Parties de l'exercice ▸
A. D'après le texte source, dans quel institut se déroule la thèse d'entomologie médicale d'Aïcha Loïal ?
B. Reproduisez à l'identique le passage du texte source qui va de « Repas de sang » jusqu'à « l’Institut Pasteur de Guadeloupe. ».

Texte source ▸
Repas de sang d'Aedes aegypti, moustique vecteur de la dengue, fièvre jaune et chikungunya.

Les pièges à odeur font partie de l’arsenal de lutte contre les moustiques du genre Aedes, qui constituent une menace mondiale pour la santé humaine. Pour renforcer leur efficacité, il est essentiel de comprendre les facteurs qui influencent la perception des odeurs attractives pour les moustiques femelles. C’est l’objet de la thèse d’entomologie médicale d’Aïcha Loïal, menée au sein de l’Institut Pasteur de Guadeloupe.

Chez les moustiques, seule la femelle pique. L’olfaction est-il un sens important pour elle ?

Extrait des données ▸
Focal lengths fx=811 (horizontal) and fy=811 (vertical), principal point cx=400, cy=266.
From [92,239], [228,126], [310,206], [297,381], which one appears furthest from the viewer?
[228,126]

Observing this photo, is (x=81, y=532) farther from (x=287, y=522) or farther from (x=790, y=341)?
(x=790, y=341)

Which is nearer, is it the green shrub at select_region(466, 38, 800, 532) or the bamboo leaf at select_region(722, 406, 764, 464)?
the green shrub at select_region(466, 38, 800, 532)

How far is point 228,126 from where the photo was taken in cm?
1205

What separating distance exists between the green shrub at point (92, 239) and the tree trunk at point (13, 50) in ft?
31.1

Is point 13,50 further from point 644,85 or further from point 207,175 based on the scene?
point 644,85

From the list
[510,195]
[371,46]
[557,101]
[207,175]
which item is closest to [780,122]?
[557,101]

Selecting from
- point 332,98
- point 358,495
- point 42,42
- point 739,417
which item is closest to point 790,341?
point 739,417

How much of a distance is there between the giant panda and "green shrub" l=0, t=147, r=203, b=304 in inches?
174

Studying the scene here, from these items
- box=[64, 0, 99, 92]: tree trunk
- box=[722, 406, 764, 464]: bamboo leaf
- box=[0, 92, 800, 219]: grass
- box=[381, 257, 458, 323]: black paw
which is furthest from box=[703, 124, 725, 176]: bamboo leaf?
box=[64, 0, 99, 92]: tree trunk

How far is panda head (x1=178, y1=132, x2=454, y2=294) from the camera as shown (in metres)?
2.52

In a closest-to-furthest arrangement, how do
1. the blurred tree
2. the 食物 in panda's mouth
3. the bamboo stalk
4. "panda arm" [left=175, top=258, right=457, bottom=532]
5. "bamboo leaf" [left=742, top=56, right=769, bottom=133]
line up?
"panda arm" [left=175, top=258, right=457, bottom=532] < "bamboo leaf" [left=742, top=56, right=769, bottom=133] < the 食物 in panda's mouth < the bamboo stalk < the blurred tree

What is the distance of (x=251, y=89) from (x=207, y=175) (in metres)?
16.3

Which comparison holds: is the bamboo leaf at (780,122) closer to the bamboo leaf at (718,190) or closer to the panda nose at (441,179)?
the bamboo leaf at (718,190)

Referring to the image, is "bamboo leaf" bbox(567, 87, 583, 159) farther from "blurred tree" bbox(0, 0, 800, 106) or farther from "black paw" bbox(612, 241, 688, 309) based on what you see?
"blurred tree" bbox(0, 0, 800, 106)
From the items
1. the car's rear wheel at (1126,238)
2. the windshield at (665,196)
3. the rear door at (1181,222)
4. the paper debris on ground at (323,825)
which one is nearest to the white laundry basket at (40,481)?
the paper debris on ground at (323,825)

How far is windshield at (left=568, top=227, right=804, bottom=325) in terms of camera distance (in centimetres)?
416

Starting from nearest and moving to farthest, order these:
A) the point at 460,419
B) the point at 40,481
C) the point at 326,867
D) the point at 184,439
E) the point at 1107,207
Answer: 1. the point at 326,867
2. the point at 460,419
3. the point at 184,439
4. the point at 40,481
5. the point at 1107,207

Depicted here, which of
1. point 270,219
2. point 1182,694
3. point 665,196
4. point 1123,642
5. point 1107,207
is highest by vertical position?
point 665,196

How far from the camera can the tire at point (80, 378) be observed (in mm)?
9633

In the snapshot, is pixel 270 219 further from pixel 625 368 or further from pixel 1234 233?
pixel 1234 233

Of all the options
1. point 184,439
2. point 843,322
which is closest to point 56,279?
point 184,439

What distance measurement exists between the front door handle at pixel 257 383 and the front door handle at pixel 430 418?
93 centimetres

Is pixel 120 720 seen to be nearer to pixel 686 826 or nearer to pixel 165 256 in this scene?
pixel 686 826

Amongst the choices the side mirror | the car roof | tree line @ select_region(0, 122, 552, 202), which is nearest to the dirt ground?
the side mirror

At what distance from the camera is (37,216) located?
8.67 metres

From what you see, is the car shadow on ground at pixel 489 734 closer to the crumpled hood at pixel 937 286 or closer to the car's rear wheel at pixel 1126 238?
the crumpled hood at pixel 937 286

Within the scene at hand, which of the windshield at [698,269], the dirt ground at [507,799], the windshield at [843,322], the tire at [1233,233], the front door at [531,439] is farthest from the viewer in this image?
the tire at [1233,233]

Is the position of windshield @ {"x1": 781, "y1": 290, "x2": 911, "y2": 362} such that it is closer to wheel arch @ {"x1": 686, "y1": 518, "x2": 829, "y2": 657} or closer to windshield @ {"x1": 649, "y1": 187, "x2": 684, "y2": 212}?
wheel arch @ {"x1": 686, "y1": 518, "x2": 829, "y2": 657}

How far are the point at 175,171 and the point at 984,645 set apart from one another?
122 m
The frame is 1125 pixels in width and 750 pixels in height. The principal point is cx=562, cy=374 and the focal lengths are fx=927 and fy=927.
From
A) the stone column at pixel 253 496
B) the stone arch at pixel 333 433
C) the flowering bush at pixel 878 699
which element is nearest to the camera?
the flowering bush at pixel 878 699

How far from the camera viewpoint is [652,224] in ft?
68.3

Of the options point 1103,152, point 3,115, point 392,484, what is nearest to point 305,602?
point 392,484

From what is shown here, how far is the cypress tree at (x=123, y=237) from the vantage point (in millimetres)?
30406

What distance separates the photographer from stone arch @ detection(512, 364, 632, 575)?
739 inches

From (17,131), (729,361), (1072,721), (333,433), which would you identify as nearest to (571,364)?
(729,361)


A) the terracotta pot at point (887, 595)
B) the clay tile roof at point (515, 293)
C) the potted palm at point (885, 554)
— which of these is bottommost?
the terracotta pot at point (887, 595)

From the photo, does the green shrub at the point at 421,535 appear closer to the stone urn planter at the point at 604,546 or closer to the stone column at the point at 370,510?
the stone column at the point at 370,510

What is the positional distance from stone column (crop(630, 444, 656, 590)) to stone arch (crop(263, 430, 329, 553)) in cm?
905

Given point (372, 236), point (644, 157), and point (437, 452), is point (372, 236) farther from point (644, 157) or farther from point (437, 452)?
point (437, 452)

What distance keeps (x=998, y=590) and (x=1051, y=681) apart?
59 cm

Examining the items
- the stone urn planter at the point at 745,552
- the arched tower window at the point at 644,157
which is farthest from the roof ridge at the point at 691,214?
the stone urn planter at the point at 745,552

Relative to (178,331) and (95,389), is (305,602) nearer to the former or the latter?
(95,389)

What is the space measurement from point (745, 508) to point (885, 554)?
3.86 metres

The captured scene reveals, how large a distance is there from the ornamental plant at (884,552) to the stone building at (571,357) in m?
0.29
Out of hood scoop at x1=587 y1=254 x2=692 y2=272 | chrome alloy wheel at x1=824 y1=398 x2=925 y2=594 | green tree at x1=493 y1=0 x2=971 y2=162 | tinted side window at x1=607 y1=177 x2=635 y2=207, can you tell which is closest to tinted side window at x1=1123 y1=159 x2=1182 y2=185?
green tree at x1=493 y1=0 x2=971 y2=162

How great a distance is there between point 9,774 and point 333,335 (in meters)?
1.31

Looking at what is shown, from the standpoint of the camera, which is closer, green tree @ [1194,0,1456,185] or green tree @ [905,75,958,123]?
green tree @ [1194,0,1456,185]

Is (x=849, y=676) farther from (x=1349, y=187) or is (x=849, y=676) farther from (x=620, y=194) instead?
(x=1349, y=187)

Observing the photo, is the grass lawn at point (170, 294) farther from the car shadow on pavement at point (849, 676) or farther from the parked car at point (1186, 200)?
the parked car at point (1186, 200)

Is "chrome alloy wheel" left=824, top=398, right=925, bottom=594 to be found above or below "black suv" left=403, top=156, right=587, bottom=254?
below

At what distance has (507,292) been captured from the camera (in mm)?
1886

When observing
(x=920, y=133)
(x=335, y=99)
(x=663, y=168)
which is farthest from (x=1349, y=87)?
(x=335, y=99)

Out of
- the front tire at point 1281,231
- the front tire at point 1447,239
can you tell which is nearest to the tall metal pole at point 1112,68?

Réponses aux consignes ▸
A. À l'Institut Pasteur de Guadeloupe.

B.
Repas de sang d'Aedes aegypti, moustique vecteur de la dengue, fièvre jaune et chikungunya.

Les pièges à odeur font partie de l’arsenal de lutte contre les moustiques du genre Aedes, qui constituent une menace mondiale pour la santé humaine. Pour renforcer leur efficacité, il est essentiel de comprendre les facteurs qui influencent la perception des odeurs attractives pour les moustiques femelles. C’est l’objet de la thèse d’entomologie médicale d’Aïcha Loïal, menée au sein de l’Institut Pasteur de Guadeloupe.